Debugging Rust's new Custom Derive system
Why a custom derive macro
I've been working on a couple of crates to copy over the magic of AssertJ's field-by-field assertions to Rust. Partially as a way of learning Macros 1.1/custom derive, and partially because it's one of my favorite testing tools and nobody should have to live without it.
This post is about what I've been doing to debug my custom derive implementation, which can require a couple of extra steps to get to the same kind of good error messages that I'm used to from regular Rust code.
Debugging
There are a couple
tips in the syn
crate's README,
which were the first thing that I read when I started working on
field-by-field. Most of this post is just me exploring the implications and
going into a bit/lots more detail.
test files
I'm writing a testing tool, so of course the first thing that I want to do is
test that my code does what I want it to do. Plugins (custom-derive included)
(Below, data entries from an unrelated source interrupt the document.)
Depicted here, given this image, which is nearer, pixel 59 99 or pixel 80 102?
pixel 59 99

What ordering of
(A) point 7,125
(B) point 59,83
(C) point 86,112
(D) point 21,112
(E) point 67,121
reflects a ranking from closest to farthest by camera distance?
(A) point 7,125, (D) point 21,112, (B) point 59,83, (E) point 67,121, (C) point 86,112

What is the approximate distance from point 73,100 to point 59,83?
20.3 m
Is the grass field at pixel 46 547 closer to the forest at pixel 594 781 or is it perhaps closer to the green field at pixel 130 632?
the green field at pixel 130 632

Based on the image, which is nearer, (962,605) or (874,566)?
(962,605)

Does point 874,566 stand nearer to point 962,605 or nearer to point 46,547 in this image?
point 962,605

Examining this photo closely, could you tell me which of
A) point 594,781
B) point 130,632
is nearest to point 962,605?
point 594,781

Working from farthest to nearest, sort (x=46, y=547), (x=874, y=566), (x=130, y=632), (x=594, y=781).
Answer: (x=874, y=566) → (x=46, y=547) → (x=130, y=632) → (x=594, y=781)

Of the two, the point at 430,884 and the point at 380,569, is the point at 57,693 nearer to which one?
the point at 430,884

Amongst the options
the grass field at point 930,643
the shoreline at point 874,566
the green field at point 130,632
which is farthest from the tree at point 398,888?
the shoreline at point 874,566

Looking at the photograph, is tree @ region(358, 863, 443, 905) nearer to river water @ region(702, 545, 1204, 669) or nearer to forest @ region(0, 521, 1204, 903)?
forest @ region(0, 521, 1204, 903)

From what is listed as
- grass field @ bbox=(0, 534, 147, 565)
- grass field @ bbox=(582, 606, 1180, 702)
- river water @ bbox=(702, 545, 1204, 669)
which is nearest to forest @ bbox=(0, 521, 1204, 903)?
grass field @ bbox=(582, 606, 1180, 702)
cannot be tested using the standard in-module #[test]
annotation that most
Rust code uses, but you can still use integration tests via the tests/
directory that Cargo knows about.
These modules are linked against the macro crate that you are writing, so
everything works basically the same except that you end up using a
#[macro_use] my_crate
to make it
work.
At that point the standard #[test]
attribute does what you expect, and you
can use the common cargo test
and cargo test --test <integration-test-file>
<optional-test-filter
to do what you would expect:
$ cargo test Finished debug [unoptimized + debuginfo] target(s) in 0.0 secs Running .../derive_enum_mixed-d370953e520402cf ... test result: ok. 10 passed; 0 failed; 0 ignored; 0 measured Running .../derive_enum_struct-8851e9b38fffd49d ... test result: ok. 6 passed; 0 failed; 0 ignored; 0 measured Running .../derive_enum_tuple-4b98f23c906ffa8d ... test result: ok. 6 passed; 0 failed; 0 ignored; 0 measured Running .../derive_enum_unit-f5f0a72af200d8c4 ... test result: ok. 5 passed; 0 failed; 0 ignored; 0 measured Running .../derive_struct-116d0c78a0c6e62f ... test result: ok. 4 passed; 0 failed; 0 ignored; 0 measured
Or to be more specific:
$ cargo test --test derive-struct assert_catches Finished debug [unoptimized + debuginfo] target(s) in 0.0 secs Running .../derive_struct-116d0c78a0c6e62f running 1 test test assert_catches_differences ... ok test result: ok. 1 passed; 0 failed; 0 ignored; 0 measured
Wheeee.
Now we've got two kinds of problems
Syntactically invalid code
There are two -- maybe two and half -- phases to compiling these integration tests:
- We have to compile the custom-derive library
- We have to use the compiled lib to actually generate some code
- That compiled code might generate code that is syntactically unsound
- Or it could generate code that is syntactically fine, but violates some of rusts guarantees.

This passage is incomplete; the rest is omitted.